Los costos de la corrupción en nuestro país son muy altos; se estiman en varios cientos de miles de millones de pesos anuales. Sin embargo, quizá no sea éste el mayor daño que se está generando, sino la fractura ética que significa tanto para las instituciones del Estado, como para la sociedad en general.
Estamos frente a una verdadera crisis porque no hay un solo ámbito de los poderes públicos que esté a salvo de la sospecha; lo que es más, en los últimos años, fue el propio titular del Ejecutivo quien en la pasada administración acusó a una parte del Poder Judicial de proteger a los grupos de la delincuencia organizada.
Por su parte, los gobiernos estatales y municipales han sido evidenciados reiteradamente en malos manejos de los recursos públicos; hay cientos de casos documentados en los que se ha acreditado que hubo desvío de recursos para fines ilícitos, por ejemplo, financiamiento de campañas; o bien el uso del dinero para el enriquecimiento personal.
El escándalo más reciente lo ha protagonizado el Congreso de la Unión, particularmente la Cámara de Diputados, en donde el coordinador del grupo parlamentario del PAN ha sido acusado del cobro de una “comisión” a presidentes municipales del estado de Guanajuato, a cambio de gestionar recursos etiquetados para obra pública en sus demarcaciones.
En este contexto, resulta inaceptable que hasta ahora no haya habido todavía explicaciones convincentes en torno a las prácticas, al parecer generalizadas, de cobro de cuotas a cambio de asignaciones de partidas de recursos en el Congreso.
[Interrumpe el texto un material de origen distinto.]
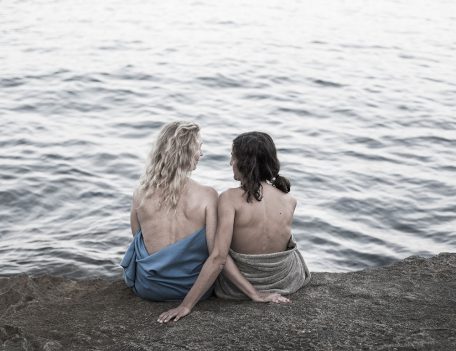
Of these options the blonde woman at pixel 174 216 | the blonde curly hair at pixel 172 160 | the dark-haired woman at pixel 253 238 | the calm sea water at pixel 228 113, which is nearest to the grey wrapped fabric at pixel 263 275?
the dark-haired woman at pixel 253 238

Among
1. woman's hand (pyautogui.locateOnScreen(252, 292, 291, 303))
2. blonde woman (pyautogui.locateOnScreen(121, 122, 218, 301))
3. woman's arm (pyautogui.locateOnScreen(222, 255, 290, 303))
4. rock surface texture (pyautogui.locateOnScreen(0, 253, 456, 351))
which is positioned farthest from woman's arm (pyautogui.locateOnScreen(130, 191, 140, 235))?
woman's hand (pyautogui.locateOnScreen(252, 292, 291, 303))

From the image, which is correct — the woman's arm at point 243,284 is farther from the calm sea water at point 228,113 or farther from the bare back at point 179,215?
the calm sea water at point 228,113

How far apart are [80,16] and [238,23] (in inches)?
149

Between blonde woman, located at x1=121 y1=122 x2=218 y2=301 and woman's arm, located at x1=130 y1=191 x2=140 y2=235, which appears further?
woman's arm, located at x1=130 y1=191 x2=140 y2=235

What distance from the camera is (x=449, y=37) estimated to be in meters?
18.1

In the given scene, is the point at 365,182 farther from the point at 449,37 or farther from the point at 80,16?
the point at 80,16

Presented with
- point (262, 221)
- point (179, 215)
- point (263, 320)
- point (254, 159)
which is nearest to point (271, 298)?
point (263, 320)

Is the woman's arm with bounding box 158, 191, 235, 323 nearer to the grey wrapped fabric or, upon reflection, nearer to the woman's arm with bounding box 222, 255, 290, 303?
the woman's arm with bounding box 222, 255, 290, 303

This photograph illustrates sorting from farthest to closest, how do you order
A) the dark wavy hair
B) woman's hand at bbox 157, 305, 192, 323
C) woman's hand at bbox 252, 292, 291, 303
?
woman's hand at bbox 252, 292, 291, 303, the dark wavy hair, woman's hand at bbox 157, 305, 192, 323

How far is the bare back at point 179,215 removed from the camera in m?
4.80

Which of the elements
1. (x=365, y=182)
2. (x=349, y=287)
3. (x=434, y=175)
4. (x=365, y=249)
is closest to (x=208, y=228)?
(x=349, y=287)

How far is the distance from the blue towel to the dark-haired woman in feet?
0.56

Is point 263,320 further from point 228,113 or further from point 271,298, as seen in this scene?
point 228,113

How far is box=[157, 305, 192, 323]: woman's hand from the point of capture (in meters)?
4.52
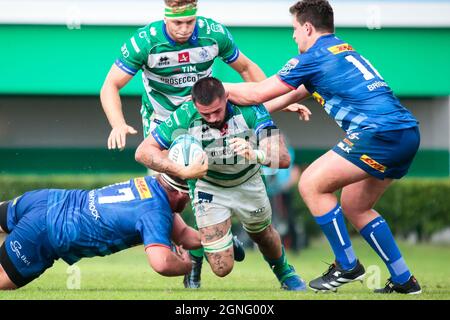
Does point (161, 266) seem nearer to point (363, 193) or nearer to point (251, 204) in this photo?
point (251, 204)

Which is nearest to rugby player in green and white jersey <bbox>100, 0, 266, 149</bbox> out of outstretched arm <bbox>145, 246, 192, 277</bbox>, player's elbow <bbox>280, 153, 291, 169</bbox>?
outstretched arm <bbox>145, 246, 192, 277</bbox>

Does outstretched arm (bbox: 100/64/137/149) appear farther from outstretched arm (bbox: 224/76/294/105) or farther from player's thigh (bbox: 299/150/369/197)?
player's thigh (bbox: 299/150/369/197)

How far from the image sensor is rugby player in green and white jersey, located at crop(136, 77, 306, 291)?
25.4 feet

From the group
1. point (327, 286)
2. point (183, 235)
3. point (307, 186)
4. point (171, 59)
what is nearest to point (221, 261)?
point (183, 235)

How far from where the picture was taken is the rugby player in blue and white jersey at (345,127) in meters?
7.66

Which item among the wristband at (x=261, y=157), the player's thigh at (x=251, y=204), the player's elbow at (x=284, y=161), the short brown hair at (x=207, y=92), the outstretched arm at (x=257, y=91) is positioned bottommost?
the player's thigh at (x=251, y=204)

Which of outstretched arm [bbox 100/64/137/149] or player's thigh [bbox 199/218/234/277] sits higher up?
outstretched arm [bbox 100/64/137/149]

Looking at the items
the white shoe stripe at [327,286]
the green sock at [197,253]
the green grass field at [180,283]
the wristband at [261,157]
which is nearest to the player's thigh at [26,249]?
the green grass field at [180,283]

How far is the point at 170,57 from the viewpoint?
8.94 m

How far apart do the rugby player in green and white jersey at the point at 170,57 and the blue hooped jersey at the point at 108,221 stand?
82 centimetres

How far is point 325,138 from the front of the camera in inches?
666

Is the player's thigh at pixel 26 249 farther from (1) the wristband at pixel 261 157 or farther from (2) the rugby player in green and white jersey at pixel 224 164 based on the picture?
(1) the wristband at pixel 261 157

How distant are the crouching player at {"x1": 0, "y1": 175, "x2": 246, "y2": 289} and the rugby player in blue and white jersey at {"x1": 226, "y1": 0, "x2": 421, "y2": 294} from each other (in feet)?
3.71

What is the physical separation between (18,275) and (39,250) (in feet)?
0.89
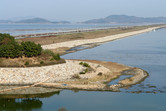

Lo es doblemente, porque en una democracia se asume que si hay un elemento de control del gobierno, éste es precisamente la supervisión y auditoría del presupuesto, por parte del Congreso.
A un año de esta administración, la fractura sigue: infortunadamente la iniciativa del Presidente para crear una comisión anticorrupción no ha avanzado, pero tampoco los otros Poderes de la Unión se han planteado llevar a cabo reformas para que, en sus estructuras internas, se ponga definitivamente freno a la corrupción.
Permanece, pues es un juego perverso en el que los contratistas y prestadores de servicios de los gobiernos, en todos los niveles, saben que deben considerar al menos 10% al pago de la corrupción; las personas saben que agilizar un trámite les costará cierta cantidad, y en general todos sabemos que toda gestión puede implicar un costo adicional, lo cual sigue provocando una corrosión institucional sin precedentes.
Es evidente que nuestra democracia no tendrá viabilidad si no logramos extirpar la corrupción del sistema institucional. En ese sentido, no podemos seguir siendo un país atrapado en la lógica de la defensa de intereses privados desde las instituciones públicas, ni mucho menos podemos seguir tolerando la sangría de recursos que implica el constante desvío del dinero que está en manos de los gobernantes.
Estamos ante un reto mayor, pues acabar con la corrupción requiere, sí de un cambio de las instituciones y sus procedimientos, pero, sobre todo, de una renovación ética de todos los órganos y poderes del Estado.
Lo anterior exige, a su vez, de una profunda transformación cultural que nos lleve a la revaloración y recuperación de un verdadero sentido del servicio público, lo cual no significa otra cosa sino entregar toda la energía y capacidades, para generar bienestar y equidad para toda la población.